Liste des tâches:
#1 Selon le texte sur les antioxydants et le cancer, dans quelle revue la nouvelle étude sur le mélanome a-t-elle été publiée ?
#2 Dans le texte sur les antioxydants et le cancer, reproduisez le passage qui commence aux mots « Dans cette nouvelle » et s'arrête après « la vitamine E. », en renommant « lotions de bronzage » en « huiles solaires ».
#3 D'après le texte sur les antioxydants et le cancer, pourquoi l'équipe a-t-elle choisi d'étudier la question dans le mélanome ?

Les suppléments alimentaires antioxydants sont largement utilisés dans la population, avec l’espoir qu’ils protègent contre le cancer. Mais est-ce bien le cas ?
« Les essais cliniques ont montré que les antioxydants n’ont pas d’effet substantiel ou, dans le cas de deux très larges essais randomisés contre placebo, ils augmentent en fait les risques de cancer. Ces essais ont évalué le cancer du poumon chez des hommes fumeurs ou le cancer de la prostate chez des hommes d’un certain âge », explique au « Quotidien » le Pr Martin Bergo, de l’université de Gothembourg, en Suède. « Ces résultats n’ont pas changé le comportement des individus ni des compagnies qui produisent les antioxydants, probablement parce que ces résultats n’étaient pas soutenus par un mécanisme connu ».
Dans le cancer du poumon chez la souris
Pour le Pr Bergo, il est important de distinguer deux problématiques : Les antioxydants protègent-ils une cellule saine ou une personne sans tumeur ? Et quel est l’impact d’une supplémentation antioxydante sur la progression d’une tumeur déjà établie ? « En nous concentrant uniquement sur la deuxième question, nous avons d’abord montré (il y a un an) que les antioxydants accélèrent nettement la progression du cancer du poumon chez la souris (via une baisse du p53) et nous avons confirmé cela in vitro sur des cellules de cancer pulmonaire issues de patients. »
Dans cette nouvelle étude, publiée dans « Science Translational Medicine », l’équipe a exploré cette question dans le mélanome, pour trois raisons : Ce cancer est connu pour être sensible aux modifications des radicaux libres ; son incidence et sa létalité augmentent ; il peut être exposé aux antioxydants à travers l’alimentation mais aussi par des produits topiques, comme les lotions de bronzage et les crèmes cutanées, qui contiennent souvent de la vitamine A, du bêta-carotène ou de la vitamine E.
« Nous avons été surpris de constater que les antioxydants (N-acétylcystéine) n’avaient aucun impact sur la taille et le nombre des tumeurs primaires chez les souris atteintes de mélanome, pas plus que sur la prolifération in vitro des cellules humaines de mélanome (N-acétylcystéine et analogue de la vitamine E). Toutefois, l’équipe a remarqué que les antioxydants doublaient le nombre de métastases chez la souris, et augmentait la migration et le comportement invasif des cellules de mélanome en culture (via une augmentation de la synthèse de GSH ou glutathione réduite). « Ainsi donc, nous pouvons conclure qu’une supplémentation antioxydante peut accélérer la progression du cancer par deux mécanismes distincts », explique le Pr Bergo.

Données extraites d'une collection
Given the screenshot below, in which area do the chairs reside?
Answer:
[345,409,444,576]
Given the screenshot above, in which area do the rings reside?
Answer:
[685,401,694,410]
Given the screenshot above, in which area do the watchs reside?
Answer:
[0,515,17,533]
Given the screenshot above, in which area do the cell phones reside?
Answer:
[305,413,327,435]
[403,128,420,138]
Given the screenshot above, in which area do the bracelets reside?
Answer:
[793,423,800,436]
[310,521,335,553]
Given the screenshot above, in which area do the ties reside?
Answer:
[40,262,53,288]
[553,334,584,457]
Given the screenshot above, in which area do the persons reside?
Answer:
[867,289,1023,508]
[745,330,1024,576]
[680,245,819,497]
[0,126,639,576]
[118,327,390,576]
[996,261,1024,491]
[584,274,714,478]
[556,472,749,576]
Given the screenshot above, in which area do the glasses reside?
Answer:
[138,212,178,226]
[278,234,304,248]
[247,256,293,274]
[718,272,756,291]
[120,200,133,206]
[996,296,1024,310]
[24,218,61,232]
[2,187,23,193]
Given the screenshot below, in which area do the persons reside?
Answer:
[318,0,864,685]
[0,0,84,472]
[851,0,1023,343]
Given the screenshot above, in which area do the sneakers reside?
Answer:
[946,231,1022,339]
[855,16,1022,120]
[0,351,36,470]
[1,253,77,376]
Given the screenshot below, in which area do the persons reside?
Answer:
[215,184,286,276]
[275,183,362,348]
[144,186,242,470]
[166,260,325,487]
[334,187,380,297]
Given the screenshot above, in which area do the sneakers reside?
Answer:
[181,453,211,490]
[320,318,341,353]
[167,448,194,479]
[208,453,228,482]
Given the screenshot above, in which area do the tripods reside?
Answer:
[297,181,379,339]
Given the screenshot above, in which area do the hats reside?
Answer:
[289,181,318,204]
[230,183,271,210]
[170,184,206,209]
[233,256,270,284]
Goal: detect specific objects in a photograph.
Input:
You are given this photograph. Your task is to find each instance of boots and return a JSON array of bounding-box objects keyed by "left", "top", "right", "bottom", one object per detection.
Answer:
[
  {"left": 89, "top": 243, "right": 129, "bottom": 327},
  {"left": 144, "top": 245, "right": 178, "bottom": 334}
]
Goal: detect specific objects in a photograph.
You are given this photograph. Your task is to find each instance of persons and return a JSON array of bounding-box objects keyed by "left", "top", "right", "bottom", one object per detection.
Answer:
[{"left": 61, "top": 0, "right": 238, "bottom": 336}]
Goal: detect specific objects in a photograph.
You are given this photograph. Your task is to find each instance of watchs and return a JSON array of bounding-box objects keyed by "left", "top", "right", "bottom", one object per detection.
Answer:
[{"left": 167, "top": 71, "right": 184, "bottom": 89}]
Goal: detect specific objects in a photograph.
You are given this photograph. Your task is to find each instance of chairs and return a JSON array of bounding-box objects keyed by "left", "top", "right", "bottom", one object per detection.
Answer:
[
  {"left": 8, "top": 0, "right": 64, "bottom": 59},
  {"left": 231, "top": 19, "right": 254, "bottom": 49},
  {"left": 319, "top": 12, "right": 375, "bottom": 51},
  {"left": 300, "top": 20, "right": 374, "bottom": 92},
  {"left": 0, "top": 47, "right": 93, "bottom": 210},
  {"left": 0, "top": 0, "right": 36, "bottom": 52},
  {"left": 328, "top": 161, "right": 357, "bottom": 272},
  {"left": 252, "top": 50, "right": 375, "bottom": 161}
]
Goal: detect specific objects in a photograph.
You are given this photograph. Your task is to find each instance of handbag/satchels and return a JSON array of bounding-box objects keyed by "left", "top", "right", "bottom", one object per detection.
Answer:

Résultats obtenus:
#1 Elle a été publiée dans « Science Translational Medicine ».

#2
Dans cette nouvelle étude, publiée dans « Science Translational Medicine », l’équipe a exploré cette question dans le mélanome, pour trois raisons : Ce cancer est connu pour être sensible aux modifications des radicaux libres ; son incidence et sa létalité augmentent ; il peut être exposé aux antioxydants à travers l’alimentation mais aussi par des produits topiques, comme les huiles solaires et les crèmes cutanées, qui contiennent souvent de la vitamine A, du bêta-carotène ou de la vitamine E.

#3 Ce cancer est connu pour être sensible aux modifications des radicaux libres, et son incidence comme sa létalité augmentent. Il peut aussi être exposé aux antioxydants par l'alimentation et par des produits topiques, comme les lotions de bronzage et les crèmes cutanées, qui contiennent souvent de la vitamine A, du bêta-carotène ou de la vitamine E.